=== Data listing ===

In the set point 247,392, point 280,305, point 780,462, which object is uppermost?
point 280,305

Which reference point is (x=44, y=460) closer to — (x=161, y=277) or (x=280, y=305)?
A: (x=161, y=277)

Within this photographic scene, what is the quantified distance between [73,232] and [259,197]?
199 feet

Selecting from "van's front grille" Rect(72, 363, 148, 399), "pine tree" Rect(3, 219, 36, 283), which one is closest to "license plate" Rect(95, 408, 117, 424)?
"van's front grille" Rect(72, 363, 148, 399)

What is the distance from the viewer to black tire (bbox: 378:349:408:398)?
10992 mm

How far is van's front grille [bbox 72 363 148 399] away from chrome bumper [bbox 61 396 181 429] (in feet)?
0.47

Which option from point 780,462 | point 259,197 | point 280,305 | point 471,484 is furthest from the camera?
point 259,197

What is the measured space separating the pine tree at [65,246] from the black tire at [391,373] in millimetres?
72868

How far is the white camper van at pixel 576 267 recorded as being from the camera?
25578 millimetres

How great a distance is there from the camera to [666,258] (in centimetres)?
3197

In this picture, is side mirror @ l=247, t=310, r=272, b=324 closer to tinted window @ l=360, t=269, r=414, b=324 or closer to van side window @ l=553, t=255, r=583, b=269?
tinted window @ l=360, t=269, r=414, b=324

===

**Given exercise**
Write out all the records again, replacing "pine tree" with "fir tree" wherever it appears and changing nothing else.

**Problem solution**
In the set point 247,392, point 280,305, point 780,462, which object is uppermost?
point 280,305

Which reference point is (x=44, y=460) closer to — (x=161, y=277) or (x=280, y=305)?
A: (x=161, y=277)

Within this photographic scene, what is the quantified distance between [73,232] and [259,197]?
199 feet

Selecting from "van's front grille" Rect(72, 363, 148, 399), "fir tree" Rect(3, 219, 36, 283), which one is closest to "license plate" Rect(95, 408, 117, 424)?
"van's front grille" Rect(72, 363, 148, 399)

What is the distance from the viewer to black tire (bbox: 378:349:408:398)?
10992 mm

How far is van's front grille [bbox 72 363 148 399] away from chrome bumper [bbox 61 396 181 429] (in feet)?
0.47

Which option from point 780,462 | point 259,197 | point 280,305 | point 471,484 is furthest from the camera?
point 259,197

What is the measured space separating the fir tree at [65,246] from the black tire at [391,373] in millimetres?
72868

How far is the white camper van at pixel 576 267 recorded as being from the camera?
25578 millimetres

How great a distance is there from the camera to [666,258] (in centimetres)?
3197

In this picture, is side mirror @ l=247, t=310, r=272, b=324 closer to tinted window @ l=360, t=269, r=414, b=324 or closer to van side window @ l=553, t=255, r=583, b=269?
tinted window @ l=360, t=269, r=414, b=324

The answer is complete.